In all communities, increases in low income intensity were associated with little increase in market income and declining transfer payments. Changes in transfers particularly affected rural low income families. For all levels of after tax income, families in rural communities received a larger proportion from transfers than families in large urban areas (Chart E). And, at the levels of income given by the LICO-IATs, a rural family received a 60% larger proportion of income from transfers than did a family in a large urban area. This is because of differences in both the cutoff level and the average fraction of income received from transfers at all levels of income. The former appears to have been more important.

This means that, other things being equal, for a given change in transfers, low income families in rural areas were affected more than those in urban areas. This was more because of differences in the level of the low income cutoffs, and less because rural families were more dependent on transfers (at any given level of income).

Conclusion

Low income intensity is a useful indicator for describing trends in low income. Unlike the low income rate, it is sensitive to changes in the amount of income received by low income families, not just whether or not they fall below a low income threshold. From 1993 to 1997, low income intensity showed larger increases in low income than did the low income rate. The increases in low income were related to a decline in transfers received by low income families. But the decline in transfers was only half the story. Also important was the slow growth in market earnings despite a generally improving economy.

In absolute terms, low income intensity increased equally for rural and urban families between 1993 and 1997. However, since it was growing from a lower base, the percentage growth was higher in rural areas. Associated with the rising low income intensity was little or no increase in market income and a decline in total transfer payments, especially EI benefits received by low income families. Transfers to families appear to have declined by a similar percentage for both urban and rural low income families, but because the latter received a greater fraction of income from transfers, the change affected them more than urban families. Low income intensity also rose for rural farm families. The EI shortfall was greatest in the Atlantic provinces, while social assistance dropped the most in Ontario, Alberta and British Columbia. Market earnings rose for families in Alberta and transfers from other sources (mainly family allowance benefits) rose for British Columbia families.

The ability to identify the importance of EI or social assistance in this change in low income intensity is limited in this study, and no conclusions can be drawn regarding the effect of changes in these programs on low income intensity. The analysis of the effect of all transfers is done in a 'first order' sense only, and this paper does not try to account for behavioural responses (possibly significant) to changes in a program.note  7 

The years 1993 to 1997 reflected sluggish, but improving, economic conditions. Between 1993 and 1997, the unemployment rate fell from 11.4% to 9.1%.note  8  As economic conditions improve, transfer payments could normally be expected to decline and market incomes to rise. However, the latter did not happen for families in low income. Nevertheless, the length of recession and the slow pace of recovery suggests that exhaustion of EI benefits and difficulty obtaining the minimum hours of work required to qualify for EI might have been an ongoing problem. In other words, the drop in EI received by low income families may have been due to a change in the program, or it might have happened even in the absence of changes to EI.note  9  Atlantic Canadians in particular had difficulty meeting minimum entrance requirements and were more likely to exhaust benefits in 1997 (HRDC, 1998b). Other research has shown that the slow growth and program changes may both have played roles over this period. Between 1994 and 1997, low income intensity also rose in the United States. Provincial and state jurisdictions that saw less deterioration in macroeconomic conditions (like employment and unemployment), and unemployment insurance and social assistance benefits and eligibility over this period saw a smaller rise in low income (Osberg, 2000).

§ **Data**:
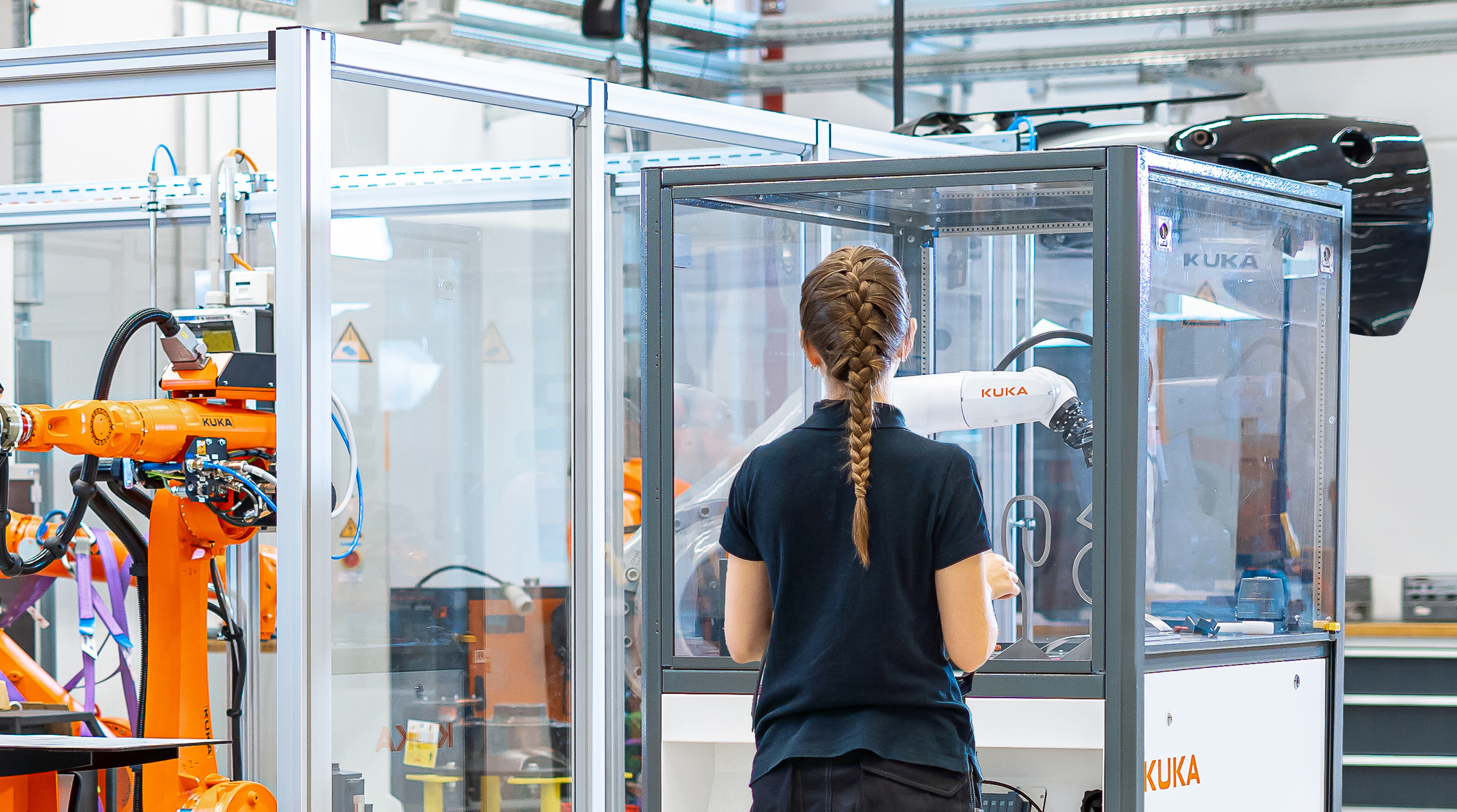 Eine angehende Kukanerin vor einem Roboter. Foto: Kuka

§ **Required action**: Using the text on low income intensity, decide whether each statement agrees with it, answering yes or no and quoting the deciding words. (a) The unemployment rate fell from 11.4% to 9.1% between 1993 and 1997. (b) In absolute terms, low income intensity rose more for rural families than for urban families between 1993 and 1997. (c) Social assistance dropped the most in the Atlantic provinces.

§ **Solution to this exercise**:
(a) Yes: "Between 1993 and 1997, the unemployment rate fell from 11.4% to 9.1%."
(b) No: "In absolute terms, low income intensity increased equally for rural and urban families between 1993 and 1997."
(c) No: "The EI shortfall was greatest in the Atlantic provinces, while social assistance dropped the most in Ontario, Alberta and British Columbia."